Тремонт понял, что Холдейн говорит все эти циничные вещи скорее с целью убедить себя. Да, как всегда случалось у него с Холдейном, он верно все просчитал. И он обвел взглядом роскошный кабинет босса, словно запоминая каждую мельчайшую деталь.
Затем снова остановил взгляд на Холдейне, и глаза его приняли ледяное и отрешенное выражение.
— Но чтоб все это сработало, мне необходимо единоличное управление. Так что завтра, на собрании членов Совета директоров, вам придется объявить о своей отставке. И о том, что отныне компания передается в мои руки. Я буду директором и председателем исполнительного комитета. Вы можете остаться председателем Совета директоров, если, конечно, хотите. Обещаю, вы будете посвящены во все подробности производства больше, чем кто-либо из других членов Совета. Но все это только в том случае, если через год уйдете на покой. Причем, обещаю, с очень солидной выплатой по вашей доле акций и более чем приличной пенсией. А я займу место председателя.
Холдейн смотрел на своего протеже, вытаращив глаза. Старый боевой лев терял позиции. Этого он не ожидал и совершенно растерялся. Нет, он явно недооценивал этого наглеца Тремонта.
— А что, если я откажусь?
— Не получится. Патент зарегистрирован на имя моей корпоративной группы, где я являюсь главным держателем акций. Лицензия выдана «Блэнчард» за большую процентную плату. Кстати, вы сами одобрили это нововведе ние всего лишь несколько лет тому назад, так что все вполне законно. Но не волнуйтесь. «Блэнчард» не останется обиженным, и вы тоже. Совет директоров и держатели акций получат такие доходы, что и не снилось. Мало того, все мы станем героями, спасителями мира от поистине апокалиптической катастрофы, похуже, чем бубонная чума.
— Ты все время обещаешь мне какие-то неслыханные доходы. Причем вне зависимости от того, уйду я или останусь. Так что не вижу особых причин покидать свой пост. Вполне справлюсь с управлением сам, а заодно прослежу за тем, чтобы и ты получил достойное вознаграждение.
Тремонт лишь усмехнулся. Он уже предвкушал, как скоро разбогатеет, подобно царю Мидасу. Затем перевел взгляд на Холдейна и сразу помрачнел.

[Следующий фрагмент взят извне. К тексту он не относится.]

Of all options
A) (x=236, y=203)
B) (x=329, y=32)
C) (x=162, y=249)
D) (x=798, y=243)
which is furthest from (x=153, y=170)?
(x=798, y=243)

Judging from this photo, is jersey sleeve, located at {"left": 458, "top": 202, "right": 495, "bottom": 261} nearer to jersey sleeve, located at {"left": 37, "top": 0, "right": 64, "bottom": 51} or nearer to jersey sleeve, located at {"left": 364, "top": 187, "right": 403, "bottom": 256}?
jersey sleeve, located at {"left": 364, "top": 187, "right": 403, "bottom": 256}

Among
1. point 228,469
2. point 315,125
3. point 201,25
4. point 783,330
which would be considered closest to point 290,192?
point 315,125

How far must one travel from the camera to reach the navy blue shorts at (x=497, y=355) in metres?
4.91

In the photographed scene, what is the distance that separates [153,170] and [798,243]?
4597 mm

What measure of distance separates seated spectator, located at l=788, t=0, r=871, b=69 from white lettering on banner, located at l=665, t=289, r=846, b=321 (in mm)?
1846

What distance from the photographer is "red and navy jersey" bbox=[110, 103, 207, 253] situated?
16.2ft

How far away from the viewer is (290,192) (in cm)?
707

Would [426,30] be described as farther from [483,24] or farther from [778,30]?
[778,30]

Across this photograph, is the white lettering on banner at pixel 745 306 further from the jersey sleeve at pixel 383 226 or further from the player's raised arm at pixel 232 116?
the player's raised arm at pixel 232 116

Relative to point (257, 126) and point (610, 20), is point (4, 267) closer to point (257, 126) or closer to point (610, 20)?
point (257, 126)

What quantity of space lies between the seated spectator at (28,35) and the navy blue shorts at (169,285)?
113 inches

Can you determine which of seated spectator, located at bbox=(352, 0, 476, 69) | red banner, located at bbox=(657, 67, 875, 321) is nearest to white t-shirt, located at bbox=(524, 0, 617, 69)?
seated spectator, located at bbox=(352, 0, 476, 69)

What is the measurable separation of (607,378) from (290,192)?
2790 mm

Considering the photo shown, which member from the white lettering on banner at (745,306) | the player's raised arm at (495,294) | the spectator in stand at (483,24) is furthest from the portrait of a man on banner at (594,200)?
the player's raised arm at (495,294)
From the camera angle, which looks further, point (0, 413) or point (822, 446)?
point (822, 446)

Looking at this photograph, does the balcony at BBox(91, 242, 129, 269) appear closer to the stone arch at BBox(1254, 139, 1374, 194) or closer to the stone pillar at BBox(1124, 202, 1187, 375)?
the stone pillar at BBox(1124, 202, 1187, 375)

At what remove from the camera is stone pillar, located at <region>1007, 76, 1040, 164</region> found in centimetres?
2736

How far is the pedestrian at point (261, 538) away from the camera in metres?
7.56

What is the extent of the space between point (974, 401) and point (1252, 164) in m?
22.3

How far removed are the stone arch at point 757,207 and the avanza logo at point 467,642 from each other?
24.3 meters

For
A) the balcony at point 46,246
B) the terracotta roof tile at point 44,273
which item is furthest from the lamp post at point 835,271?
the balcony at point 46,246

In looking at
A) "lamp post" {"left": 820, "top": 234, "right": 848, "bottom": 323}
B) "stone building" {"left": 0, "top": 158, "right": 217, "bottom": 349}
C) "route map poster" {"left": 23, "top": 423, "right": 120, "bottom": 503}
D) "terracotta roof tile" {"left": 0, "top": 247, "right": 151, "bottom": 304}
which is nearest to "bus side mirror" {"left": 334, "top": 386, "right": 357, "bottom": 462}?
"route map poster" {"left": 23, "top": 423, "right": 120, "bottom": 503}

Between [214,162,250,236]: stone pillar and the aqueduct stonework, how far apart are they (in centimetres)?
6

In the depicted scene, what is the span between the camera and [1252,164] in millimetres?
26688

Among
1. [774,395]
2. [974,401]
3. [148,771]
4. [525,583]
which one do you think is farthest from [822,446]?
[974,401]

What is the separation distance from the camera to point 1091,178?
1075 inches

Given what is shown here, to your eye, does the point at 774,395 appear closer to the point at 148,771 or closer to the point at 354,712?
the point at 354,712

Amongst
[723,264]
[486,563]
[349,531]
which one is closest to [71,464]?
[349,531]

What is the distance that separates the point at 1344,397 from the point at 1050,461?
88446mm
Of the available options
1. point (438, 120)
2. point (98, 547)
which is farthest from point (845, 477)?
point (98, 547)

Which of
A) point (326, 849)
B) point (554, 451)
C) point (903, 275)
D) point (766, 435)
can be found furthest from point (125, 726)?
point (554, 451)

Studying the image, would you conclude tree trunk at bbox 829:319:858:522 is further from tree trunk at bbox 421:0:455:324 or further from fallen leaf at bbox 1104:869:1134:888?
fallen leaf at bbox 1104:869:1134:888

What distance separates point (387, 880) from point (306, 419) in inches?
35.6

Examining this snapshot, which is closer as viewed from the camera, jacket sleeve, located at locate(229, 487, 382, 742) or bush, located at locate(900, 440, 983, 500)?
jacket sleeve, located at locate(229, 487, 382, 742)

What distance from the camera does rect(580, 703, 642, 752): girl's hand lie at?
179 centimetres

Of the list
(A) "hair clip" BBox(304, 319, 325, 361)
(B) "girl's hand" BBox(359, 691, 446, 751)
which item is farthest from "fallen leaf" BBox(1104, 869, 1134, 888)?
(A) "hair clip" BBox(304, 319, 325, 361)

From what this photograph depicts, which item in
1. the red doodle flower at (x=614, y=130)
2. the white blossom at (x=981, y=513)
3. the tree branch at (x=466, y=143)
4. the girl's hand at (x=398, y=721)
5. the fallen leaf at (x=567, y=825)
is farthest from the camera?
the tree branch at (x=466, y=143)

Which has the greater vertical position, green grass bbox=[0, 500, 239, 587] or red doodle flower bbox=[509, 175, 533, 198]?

— Проект «Гадес» будет иметь невиданный успех, ничего подобного фирме «Блэнчард» прежде и не снилось. Но, хотя на бумагах вы все это и одобряли, на деле не знали ничего и никакого вклада не внесли. И если станете выступать, то в лучшем случае будете выглядеть просто идиотом. А в худшем — продемонстрируете свою полную некомпетентность. Да любой заподозрит, что вы пытаетесь украсть мой труд, воспользоваться его плодами. Так что, если до этого дойдет, я немедленно созову Совет директоров, приглашу всех держателей акций, и вас вышибут пинком под зад, даже ахнуть не успеете.
Холдейн едва не задохнулся от ярости. Даже в самом кошмарном сне ему не могло привидеться нечто подобное. Его взяли за горло, хватка была железной, контроль над ситуацией полностью потерян. И им овладело ощущение полной беспомощности, сродни той, какую испытывает рыба, безнадежно запутавшаяся в крепких сетях. Он не мог подобрать нужных слов. Тремонт прав. Только дурак будет спорить и сражаться с ним сейчас. Лучше уж доиграть навязанную ему игру до конца и уйти с добычей. И, едва решив это, он тут же почувствовал себя лучше. Не то чтобы хорошо, но значительно лучше.
Он пожал плечами.
— Что ж, тогда пошли обедать.
Тремонт рассмеялся.
— Снова узнаю старину Мерсера! Да не кисните вы, нет причин! Скоро будете очень богаты и знамениты.
— Я и без того уже богат. А слава, она меня как-то мало волнует.
— Пора привыкать. И уверяю, войдете во вкус, и вам понравится. Только представьте, вы сможете играть в гольф с бывшими президентами!
Глава 21
4.21 вечера
Сан-Франциско, Калифорния
Использовав кредитную карту Зеллербаха, Смит с Марти прибыли в Международный аэропорт Сан-Франциско в конце дня, в пятницу, на нанятом ими частном самолете. Обеспокоенный тем, что Марти остался без лекарства, Смит тут же поймал такси, и они поехали в центр города и нашли аптеку. Фармацевт позвонил в Вашингтон врачу Марти, чтобы тот дал подтверждение, но доктор попросил подозвать к телефону самого Марти, всячески подчеркивая, что хочет сперва поговорить с ним. Смит слушал их беседу по спаренному аппарату.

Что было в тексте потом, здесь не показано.